Même pendant l’interview, le vainqueur de Paris-Nice et du Tour de Suisse ne pouvait que difficilement cacher son émotion.
"Demain (ce samedi), il y a encore une étape très dure", poursuivit Egan Bernal. "Nous ne sommes pas encore à Paris, mais quand on m’a donné le maillot et le lion (NdlR : la peluche que reçoivent tous les porteurs du maillot jaune), j’ai eu envie de pleurer. Demain, je vais essayer de faire de mon mieux, je sais que c’est encore une grosse étape, qu’on n’a pas encore gagné le Tour, mais je n’arrive pas à y croire.
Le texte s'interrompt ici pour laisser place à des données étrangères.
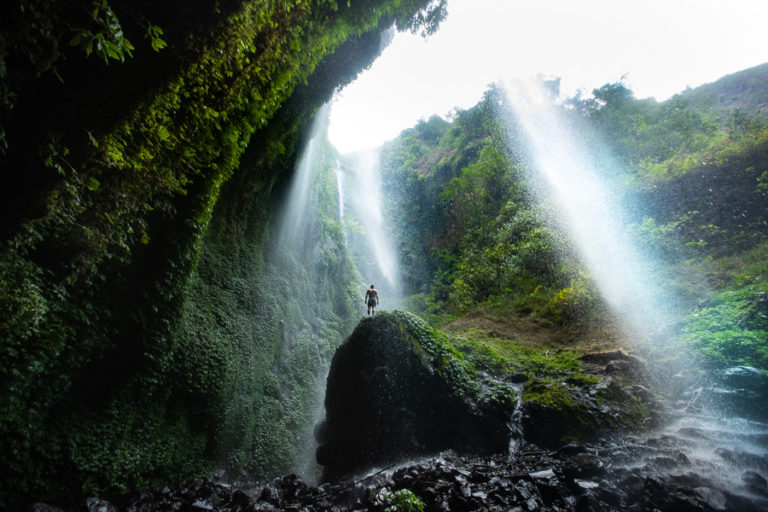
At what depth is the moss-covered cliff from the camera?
10.5 ft

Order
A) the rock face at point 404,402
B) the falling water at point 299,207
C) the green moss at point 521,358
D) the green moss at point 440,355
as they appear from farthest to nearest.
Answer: the falling water at point 299,207 → the green moss at point 521,358 → the green moss at point 440,355 → the rock face at point 404,402

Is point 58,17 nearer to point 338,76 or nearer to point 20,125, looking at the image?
point 20,125

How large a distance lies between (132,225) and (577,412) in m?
8.86

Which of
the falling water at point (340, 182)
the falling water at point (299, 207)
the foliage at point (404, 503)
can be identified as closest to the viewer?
the foliage at point (404, 503)

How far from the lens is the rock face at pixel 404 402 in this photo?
24.7ft

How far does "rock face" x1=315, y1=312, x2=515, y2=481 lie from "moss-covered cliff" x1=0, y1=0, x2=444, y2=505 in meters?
2.69

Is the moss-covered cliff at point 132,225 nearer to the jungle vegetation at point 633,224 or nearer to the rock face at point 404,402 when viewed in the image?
the rock face at point 404,402

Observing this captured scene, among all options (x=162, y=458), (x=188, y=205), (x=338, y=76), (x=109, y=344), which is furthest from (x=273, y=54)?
(x=162, y=458)

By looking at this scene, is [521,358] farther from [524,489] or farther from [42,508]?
[42,508]

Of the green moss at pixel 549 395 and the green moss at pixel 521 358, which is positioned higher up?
the green moss at pixel 521 358

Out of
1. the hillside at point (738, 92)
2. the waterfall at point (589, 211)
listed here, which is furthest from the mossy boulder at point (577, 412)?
the hillside at point (738, 92)

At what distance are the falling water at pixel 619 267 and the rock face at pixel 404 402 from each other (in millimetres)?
2787

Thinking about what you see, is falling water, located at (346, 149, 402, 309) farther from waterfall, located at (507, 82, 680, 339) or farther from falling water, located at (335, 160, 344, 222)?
waterfall, located at (507, 82, 680, 339)

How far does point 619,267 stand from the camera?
43.6ft
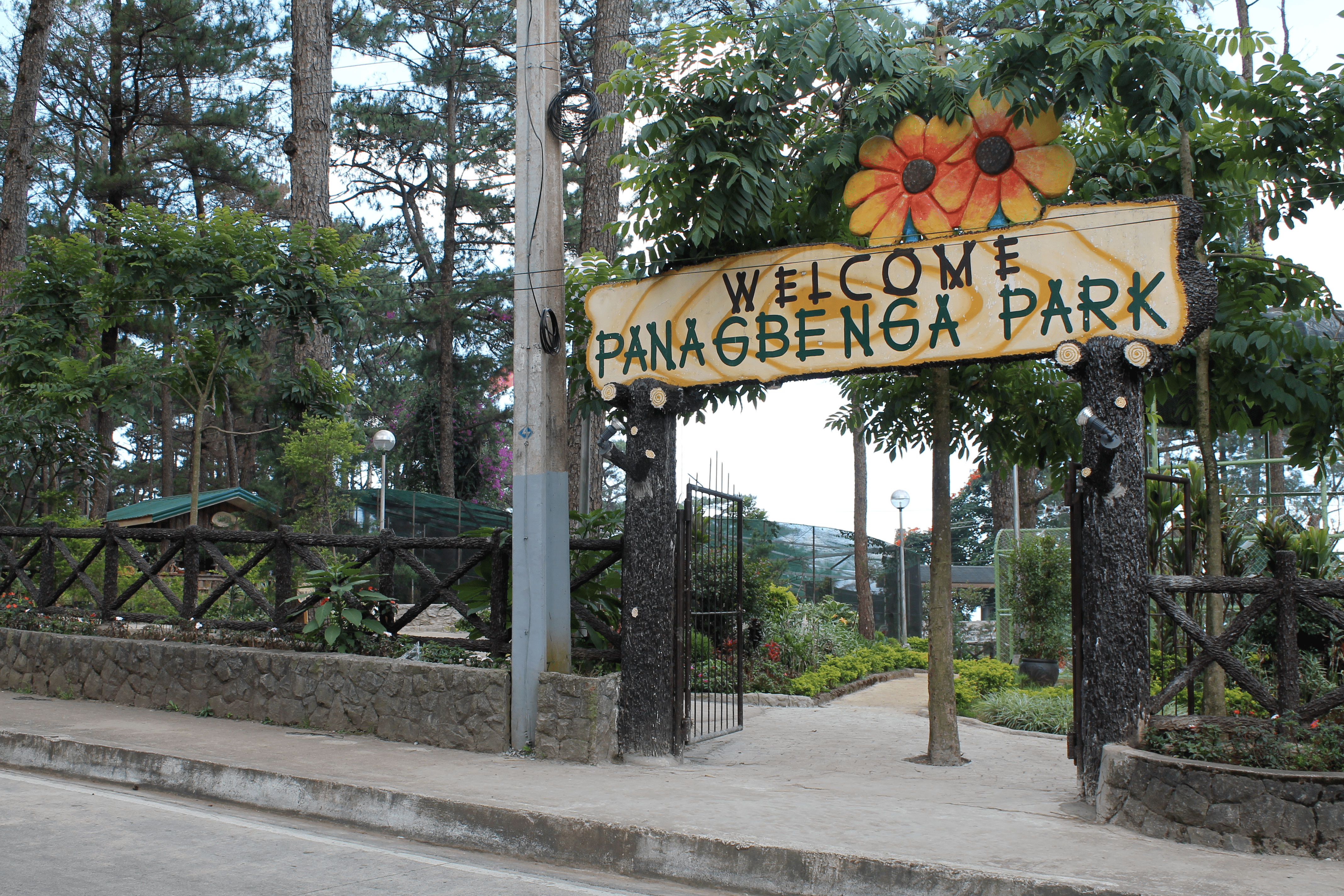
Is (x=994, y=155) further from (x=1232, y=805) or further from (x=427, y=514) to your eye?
(x=427, y=514)

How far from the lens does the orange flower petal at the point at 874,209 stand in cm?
762

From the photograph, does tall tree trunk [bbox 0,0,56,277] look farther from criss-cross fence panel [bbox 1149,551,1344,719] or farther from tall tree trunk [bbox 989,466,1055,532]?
criss-cross fence panel [bbox 1149,551,1344,719]

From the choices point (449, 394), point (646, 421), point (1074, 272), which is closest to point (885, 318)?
point (1074, 272)

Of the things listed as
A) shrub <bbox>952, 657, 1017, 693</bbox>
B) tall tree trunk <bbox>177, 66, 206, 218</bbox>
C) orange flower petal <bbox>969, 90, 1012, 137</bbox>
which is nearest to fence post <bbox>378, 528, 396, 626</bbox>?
orange flower petal <bbox>969, 90, 1012, 137</bbox>

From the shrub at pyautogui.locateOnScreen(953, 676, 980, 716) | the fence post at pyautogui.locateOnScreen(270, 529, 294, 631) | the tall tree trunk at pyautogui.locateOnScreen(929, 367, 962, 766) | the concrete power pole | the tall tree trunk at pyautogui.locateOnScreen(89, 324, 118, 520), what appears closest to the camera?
the concrete power pole

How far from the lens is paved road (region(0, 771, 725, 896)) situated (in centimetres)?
→ 505

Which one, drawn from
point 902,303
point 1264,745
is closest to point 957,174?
point 902,303

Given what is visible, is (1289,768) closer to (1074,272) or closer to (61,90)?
(1074,272)

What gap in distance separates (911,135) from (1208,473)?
10.8 feet

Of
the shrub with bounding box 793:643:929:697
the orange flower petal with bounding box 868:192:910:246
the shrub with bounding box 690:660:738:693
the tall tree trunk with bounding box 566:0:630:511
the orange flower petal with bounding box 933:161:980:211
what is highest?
the tall tree trunk with bounding box 566:0:630:511

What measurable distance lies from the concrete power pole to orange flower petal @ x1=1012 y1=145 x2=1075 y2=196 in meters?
3.55

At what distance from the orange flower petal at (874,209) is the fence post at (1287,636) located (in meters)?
3.41

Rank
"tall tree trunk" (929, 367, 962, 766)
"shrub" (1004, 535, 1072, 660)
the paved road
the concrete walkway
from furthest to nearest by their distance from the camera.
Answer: "shrub" (1004, 535, 1072, 660), "tall tree trunk" (929, 367, 962, 766), the concrete walkway, the paved road

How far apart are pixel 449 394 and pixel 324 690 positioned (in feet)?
77.2
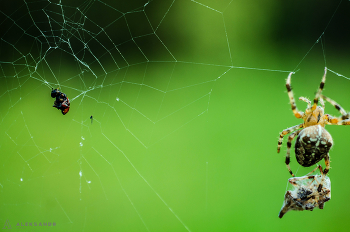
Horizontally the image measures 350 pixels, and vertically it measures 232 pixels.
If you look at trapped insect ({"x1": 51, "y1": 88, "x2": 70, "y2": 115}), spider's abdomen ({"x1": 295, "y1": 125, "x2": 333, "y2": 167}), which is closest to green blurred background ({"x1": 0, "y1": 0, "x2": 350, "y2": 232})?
trapped insect ({"x1": 51, "y1": 88, "x2": 70, "y2": 115})

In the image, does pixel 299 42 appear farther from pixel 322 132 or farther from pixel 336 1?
pixel 322 132

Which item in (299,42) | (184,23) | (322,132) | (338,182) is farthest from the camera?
(299,42)

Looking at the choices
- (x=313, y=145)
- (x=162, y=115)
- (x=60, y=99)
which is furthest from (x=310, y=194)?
(x=162, y=115)

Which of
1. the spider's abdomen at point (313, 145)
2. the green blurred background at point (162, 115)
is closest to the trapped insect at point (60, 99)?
the green blurred background at point (162, 115)

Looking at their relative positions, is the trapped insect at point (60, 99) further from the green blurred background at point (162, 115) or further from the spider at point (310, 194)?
the spider at point (310, 194)

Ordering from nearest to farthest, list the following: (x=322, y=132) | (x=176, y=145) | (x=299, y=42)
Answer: (x=322, y=132)
(x=176, y=145)
(x=299, y=42)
Je n’aurais jamais imaginé me retrouver dans cette situation à 22 ans."
À la peine dans les Pyrénées, l’équipe Ineos a donc complètement renversé la vapeur lors des deux premières étapes alpines. L’ancienne formation Sky possède le maillot jaune et est en position très favorable pour que, pour la septième fois en huit éditions, un de ses coureurs s’impose à Paris, après les succès de Bradley Wiggins (2012), Chris Froome (2013, 2015, 2016 et 2017) et Geraint Thomas (2018). "Je vais défendre le maillot demain", disait encore le Colombien, sans même savoir que le parcours de l’étape serait écourté dans la soirée. "Nous sommes dans une très bonne position. Je pense que l’équipe est forte pour pouvoir contrôler, mais on ne sait jamais. Quand on est leader et qu’il n’y a qu’une seule étape de montagne devant soi, la logique me dit qu’il faut défendre."
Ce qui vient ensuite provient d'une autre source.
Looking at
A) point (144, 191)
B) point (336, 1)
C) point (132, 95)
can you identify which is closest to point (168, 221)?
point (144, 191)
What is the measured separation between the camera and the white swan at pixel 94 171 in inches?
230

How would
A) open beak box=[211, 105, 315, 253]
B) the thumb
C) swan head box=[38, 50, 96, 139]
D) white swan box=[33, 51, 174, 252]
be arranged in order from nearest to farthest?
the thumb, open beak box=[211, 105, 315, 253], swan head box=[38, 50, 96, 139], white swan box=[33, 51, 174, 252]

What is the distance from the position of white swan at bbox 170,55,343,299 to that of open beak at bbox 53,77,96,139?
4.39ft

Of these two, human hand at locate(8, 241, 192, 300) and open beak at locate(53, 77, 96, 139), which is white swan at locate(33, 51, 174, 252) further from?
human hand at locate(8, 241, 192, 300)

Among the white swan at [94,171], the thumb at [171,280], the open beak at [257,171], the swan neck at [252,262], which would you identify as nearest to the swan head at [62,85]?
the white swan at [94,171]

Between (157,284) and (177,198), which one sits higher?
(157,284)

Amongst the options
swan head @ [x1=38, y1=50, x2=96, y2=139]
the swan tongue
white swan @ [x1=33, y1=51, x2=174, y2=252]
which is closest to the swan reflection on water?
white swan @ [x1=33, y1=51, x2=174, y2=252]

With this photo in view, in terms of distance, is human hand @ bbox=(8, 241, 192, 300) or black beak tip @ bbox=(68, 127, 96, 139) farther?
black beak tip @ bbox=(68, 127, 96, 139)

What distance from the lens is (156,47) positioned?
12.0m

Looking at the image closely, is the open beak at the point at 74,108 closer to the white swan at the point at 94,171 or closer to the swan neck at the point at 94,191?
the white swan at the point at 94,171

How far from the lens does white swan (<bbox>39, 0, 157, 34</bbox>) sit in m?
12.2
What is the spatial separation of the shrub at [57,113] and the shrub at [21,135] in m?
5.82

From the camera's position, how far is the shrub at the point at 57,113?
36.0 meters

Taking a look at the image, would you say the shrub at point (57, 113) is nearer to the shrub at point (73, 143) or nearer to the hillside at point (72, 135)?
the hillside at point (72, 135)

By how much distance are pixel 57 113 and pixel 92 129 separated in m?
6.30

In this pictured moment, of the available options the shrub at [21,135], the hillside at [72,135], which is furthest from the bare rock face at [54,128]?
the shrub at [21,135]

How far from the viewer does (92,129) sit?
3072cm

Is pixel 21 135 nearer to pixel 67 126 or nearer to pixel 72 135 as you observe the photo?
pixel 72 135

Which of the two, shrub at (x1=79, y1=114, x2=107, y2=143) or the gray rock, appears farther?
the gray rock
Bernal a attaqué de loin, alors que souvent ces dernières années, tout se joue sur la dernière montée. "Je pouvais courir sur la défensive et attendre la montée à Tignes (NdlR : il ne savait évidemment pas qu’elle serait annulée), j’aurais sans doute conservé ma place sur le podium, mais j’aurais fini le Tour avec des regrets et des interrogations. En attaquant, je risquais de tout perdre, mais je ne voulais avoir aucun remords. Je me suis dit : ‘J’ai 22 ans, si ça ne marche pas, j’aurai encore beaucoup d’occasions dans le futur.’ Finalement, tout a été arrêté, voilà le résultat. J’espère d’abord gagner le Tour mais je veux profiter de la course, j’adore le cyclisme et la course, ce sentiment d’adrénaline, de compétition, d’incertitude. Je ne veux pas penser au futur."
L’an passé , dans la Rosière, Geraint Thomas avait anticipé et piégé en quelque sorte Chris Froome qui fut ensuite pieds et poings lié avec son équipier en jaune. Ce vendredi, le Gallois a mis le premier le feu aux poudres et s’il s’était alors envolé, Bernal aurait été aussi coincé.
"Je savais qu’il allait attaquer, car il se sentait très bien, on en avait parlé le matin, avec l’équipe", termina Egan Bernal. "Nous voulions attaquer Alaphilippe et ne pas lui laisser le temps de récupérer. Si je me sentais bien, je pouvais aller avec ‘G’ moi aussi. Maintenant, s’il veut attaquer ce samedi, il peut bien sûr le faire, mais ça serait de la folie. Je respecterai sa décision, on est tous libres, mais je pense que l’équipe devra faire attention. Il est sur le podium. Je pense qu’une attaque de sa part n’aurait pas trop de sens."